La ciencia incluso ha identificado patrones genéticos que regulan esta alternancia. Durante el desarrollo fetal, señales bioquímicas activan o desactivan la producción de melanina en franjas perfectamente organizadas. Es un fenómeno de autoorganización biológica, similar a los patrones de reacción-difusión descritos por el matemático Alan Turing, quien propuso que sistemas simples pueden generar complejidad a través de interacciones locales.

La cebra, entonces, no es un capricho estético de la naturaleza. Es un sistema matemático caminando sobre cuatro patas.
Pero la pregunta no termina ahí. Porque si la ciencia responde con precisión, la mente humana insiste en la ambigüedad. ¿Por qué seguimos dudando?
Porque vemos con prejuicio.
El ojo humano no es un instrumento neutro. Interpreta, clasifica, decide. Nuestro cerebro busca patrones, pero también impone narrativas. Algunos ven fondo; otros ven figura. Algunos ven lo blanco primero; otros, lo negro. Es el mismo fenómeno que ocurre cuando contemplamos figuras ambiguas: ¿es un jarrón o son dos rostros enfrentados?
La cebra es, en cierto modo, un espejo.
Y entonces la frase irónica —“depende si los ve un hombre blanco o un hombre negro”— deja de ser un chiste para convertirse en un diagnóstico. No de la cebra, sino de nosotros.
Porque el ser humano ha construido, a lo largo de su historia, categorías rígidas para comprender lo que no entiende. Blanco y negro. Bien y mal. Civilizado y salvaje. Pero la naturaleza no conoce esas dicotomías. La naturaleza es continuidad, transición, mezcla.
La cebra no es blanca ni negra: es ambas cosas al mismo tiempo, pero de manera asimétrica. Su verdad no cabe en nuestras palabras simples.

Y aquí aparece la filosofía.
El blanco, en la física de la luz, es la suma de todos los colores. El negro, en cambio, es la ausencia de luz. Pero en la materia —en la piel, en la tinta— ocurre lo contrario: el negro es presencia, el blanco es vacío.

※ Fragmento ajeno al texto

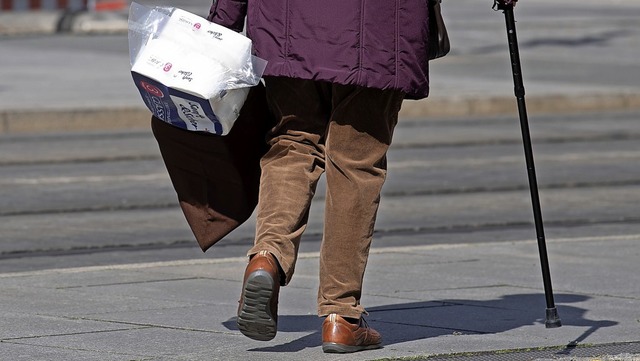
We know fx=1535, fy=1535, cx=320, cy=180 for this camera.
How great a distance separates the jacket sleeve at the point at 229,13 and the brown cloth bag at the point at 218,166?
0.68 ft

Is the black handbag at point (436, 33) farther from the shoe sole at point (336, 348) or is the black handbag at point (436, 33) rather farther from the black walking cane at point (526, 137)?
the shoe sole at point (336, 348)

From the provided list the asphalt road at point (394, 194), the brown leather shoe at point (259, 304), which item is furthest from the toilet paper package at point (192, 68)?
the asphalt road at point (394, 194)

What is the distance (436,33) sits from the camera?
4590 millimetres

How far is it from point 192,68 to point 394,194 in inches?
200

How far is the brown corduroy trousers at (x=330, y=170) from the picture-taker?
4520mm

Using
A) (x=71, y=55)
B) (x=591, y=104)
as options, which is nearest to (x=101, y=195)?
(x=591, y=104)

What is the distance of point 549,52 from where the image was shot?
71.6ft

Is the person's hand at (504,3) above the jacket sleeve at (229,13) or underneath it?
above

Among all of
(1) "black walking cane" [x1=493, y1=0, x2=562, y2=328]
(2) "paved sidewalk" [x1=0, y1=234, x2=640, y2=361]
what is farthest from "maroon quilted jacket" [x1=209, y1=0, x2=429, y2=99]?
(2) "paved sidewalk" [x1=0, y1=234, x2=640, y2=361]

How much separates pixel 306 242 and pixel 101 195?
81.8 inches

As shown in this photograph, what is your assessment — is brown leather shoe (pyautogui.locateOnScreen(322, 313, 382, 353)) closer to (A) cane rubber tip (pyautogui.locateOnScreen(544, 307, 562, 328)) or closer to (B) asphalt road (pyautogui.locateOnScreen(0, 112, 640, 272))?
(A) cane rubber tip (pyautogui.locateOnScreen(544, 307, 562, 328))

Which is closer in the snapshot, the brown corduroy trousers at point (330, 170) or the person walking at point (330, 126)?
the person walking at point (330, 126)

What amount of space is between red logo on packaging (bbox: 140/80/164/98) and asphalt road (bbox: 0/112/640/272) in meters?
2.31

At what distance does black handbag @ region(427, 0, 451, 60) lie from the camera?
4.56 m
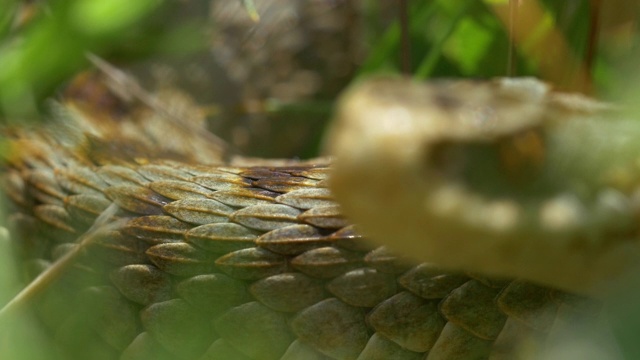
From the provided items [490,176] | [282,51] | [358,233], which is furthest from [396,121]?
[282,51]

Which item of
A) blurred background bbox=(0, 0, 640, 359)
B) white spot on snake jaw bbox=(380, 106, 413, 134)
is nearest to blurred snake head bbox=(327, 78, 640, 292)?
white spot on snake jaw bbox=(380, 106, 413, 134)

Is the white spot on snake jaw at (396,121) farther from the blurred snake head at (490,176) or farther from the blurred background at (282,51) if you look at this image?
the blurred background at (282,51)

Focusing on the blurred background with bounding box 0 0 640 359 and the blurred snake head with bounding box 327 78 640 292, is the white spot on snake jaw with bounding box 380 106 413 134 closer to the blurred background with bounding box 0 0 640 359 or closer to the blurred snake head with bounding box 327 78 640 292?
the blurred snake head with bounding box 327 78 640 292

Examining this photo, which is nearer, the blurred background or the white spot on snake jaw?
the white spot on snake jaw

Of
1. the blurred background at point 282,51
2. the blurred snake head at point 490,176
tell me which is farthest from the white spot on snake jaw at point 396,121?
the blurred background at point 282,51

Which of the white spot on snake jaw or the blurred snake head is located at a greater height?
the white spot on snake jaw

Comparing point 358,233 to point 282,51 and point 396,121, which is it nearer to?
point 396,121

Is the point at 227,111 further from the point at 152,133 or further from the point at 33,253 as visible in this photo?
the point at 33,253
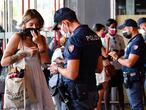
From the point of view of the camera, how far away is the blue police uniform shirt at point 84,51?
127 inches

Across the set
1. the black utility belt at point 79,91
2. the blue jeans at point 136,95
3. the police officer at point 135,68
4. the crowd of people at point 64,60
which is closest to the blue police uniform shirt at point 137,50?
the police officer at point 135,68

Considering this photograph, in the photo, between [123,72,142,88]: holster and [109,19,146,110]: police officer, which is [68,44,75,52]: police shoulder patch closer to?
[109,19,146,110]: police officer

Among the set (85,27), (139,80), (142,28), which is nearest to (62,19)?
(85,27)

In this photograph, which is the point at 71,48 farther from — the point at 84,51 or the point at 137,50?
the point at 137,50

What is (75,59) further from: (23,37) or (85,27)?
(23,37)

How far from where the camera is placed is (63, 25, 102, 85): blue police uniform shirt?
3.23 metres

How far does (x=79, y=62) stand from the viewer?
3.26 metres

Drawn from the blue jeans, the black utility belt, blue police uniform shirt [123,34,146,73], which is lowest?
the blue jeans

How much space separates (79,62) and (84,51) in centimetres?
10

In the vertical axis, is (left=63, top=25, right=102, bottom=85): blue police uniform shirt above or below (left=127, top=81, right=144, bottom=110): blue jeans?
above

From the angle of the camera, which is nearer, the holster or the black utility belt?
the black utility belt

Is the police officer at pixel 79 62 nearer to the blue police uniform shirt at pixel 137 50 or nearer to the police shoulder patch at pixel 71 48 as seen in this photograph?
the police shoulder patch at pixel 71 48

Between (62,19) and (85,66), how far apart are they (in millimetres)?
420

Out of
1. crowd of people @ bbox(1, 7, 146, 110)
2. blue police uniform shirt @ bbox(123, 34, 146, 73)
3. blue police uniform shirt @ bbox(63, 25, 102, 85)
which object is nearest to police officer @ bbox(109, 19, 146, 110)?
blue police uniform shirt @ bbox(123, 34, 146, 73)
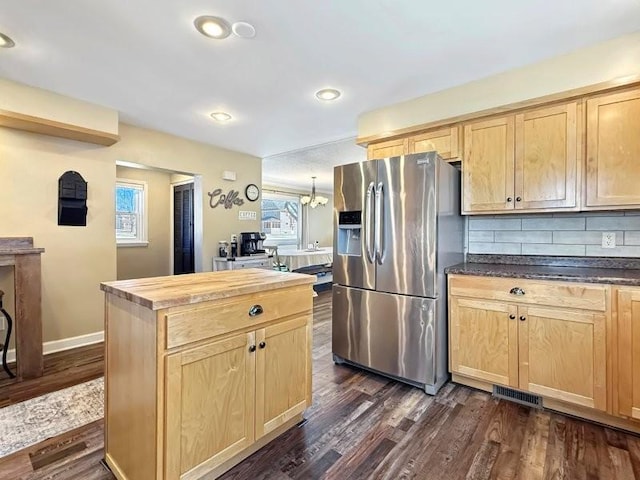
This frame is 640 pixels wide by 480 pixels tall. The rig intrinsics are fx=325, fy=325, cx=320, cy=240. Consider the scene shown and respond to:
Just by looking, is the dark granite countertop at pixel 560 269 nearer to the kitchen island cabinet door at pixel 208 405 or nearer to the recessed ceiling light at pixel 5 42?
the kitchen island cabinet door at pixel 208 405

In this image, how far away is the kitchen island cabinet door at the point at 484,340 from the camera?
2242 millimetres

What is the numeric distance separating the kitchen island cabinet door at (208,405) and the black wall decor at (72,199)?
9.05 ft

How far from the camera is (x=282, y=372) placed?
1804 millimetres

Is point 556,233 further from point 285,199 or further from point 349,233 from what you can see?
point 285,199

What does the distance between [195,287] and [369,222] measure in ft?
5.03

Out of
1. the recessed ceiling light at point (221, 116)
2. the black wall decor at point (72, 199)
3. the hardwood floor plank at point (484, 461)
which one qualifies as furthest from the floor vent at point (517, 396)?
the black wall decor at point (72, 199)

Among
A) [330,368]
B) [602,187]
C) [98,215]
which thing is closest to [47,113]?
[98,215]

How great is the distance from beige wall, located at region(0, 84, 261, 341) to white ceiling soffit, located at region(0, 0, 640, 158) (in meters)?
0.59

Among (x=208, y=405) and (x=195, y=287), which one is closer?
(x=208, y=405)

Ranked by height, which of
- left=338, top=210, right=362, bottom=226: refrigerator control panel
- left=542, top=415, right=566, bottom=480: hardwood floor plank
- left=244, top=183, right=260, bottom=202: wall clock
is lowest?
left=542, top=415, right=566, bottom=480: hardwood floor plank

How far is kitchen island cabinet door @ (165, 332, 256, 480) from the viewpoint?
133cm

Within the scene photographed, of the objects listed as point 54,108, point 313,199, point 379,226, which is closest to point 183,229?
point 54,108

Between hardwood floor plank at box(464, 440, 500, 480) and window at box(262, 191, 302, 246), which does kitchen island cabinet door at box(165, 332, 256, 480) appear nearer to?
hardwood floor plank at box(464, 440, 500, 480)

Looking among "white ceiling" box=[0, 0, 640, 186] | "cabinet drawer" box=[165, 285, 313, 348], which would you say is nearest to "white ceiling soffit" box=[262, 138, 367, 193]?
"white ceiling" box=[0, 0, 640, 186]
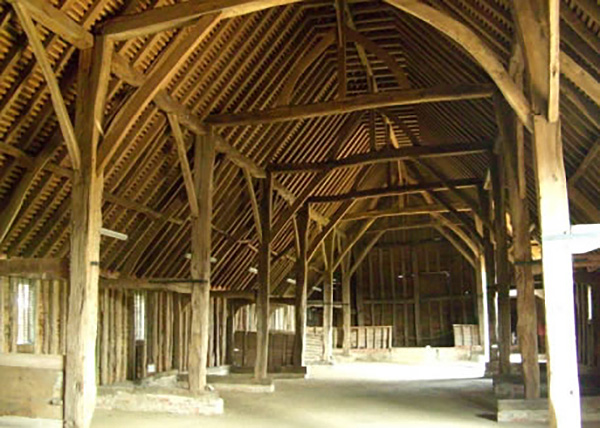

Dos sistemas, dos verdades, dos formas de entender el mundo.
La cebra habita en esa paradoja.
Y quizá por eso nos inquieta. Porque nos recuerda que la realidad no es unívoca. Que lo que creemos evidente depende del marco en que lo observamos.
En términos evolutivos, las rayas de la cebra tampoco son un mero adorno. Diversos estudios sugieren que funcionan como un mecanismo de defensa contra depredadores y parásitos. Las rayas confunden la visión de los leones al moverse en grupo, creando un efecto óptico que dificulta identificar a un individuo. Además, parecen interferir con la percepción de insectos como las moscas tse-tsé, reduciendo las picaduras.
Es decir: lo que parece estética es estrategia.

La belleza es, en muchos casos, una consecuencia de la supervivencia.
Así, la cebra no solo es un enigma visual, sino una lección biológica: lo que vemos no siempre es lo que es, y lo que es, rara vez es simple.
Y entonces volvemos al inicio.
¿Es negra con rayas blancas?
Sí. Científicamente, sí.
Pero también es una invitación a pensar más allá de la respuesta correcta.
Porque el mundo no necesita más certezas rígidas, sino miradas profundas.
La cebra nos enseña que la verdad puede estar compuesta de contrastes, que la identidad no es una superficie uniforme, y que incluso en la aparente claridad de lo blanco y lo negro, hay capas, silencios, decisiones invisibles.
Quizá, al final, la pregunta no era sobre la cebra.
Era sobre nosotros.
Sobre nuestra necesidad de clasificar, de reducir, de nombrar lo complejo con palabras simples.

Y tal vez, solo tal vez, la verdadera sabiduría consista en aceptar que hay realidades que no se dejan domesticar por el lenguaje.
Como la cebra.
Como la vida.
Como ese instante en el que, entre la luz y la sombra, comprendemos que somos ambos.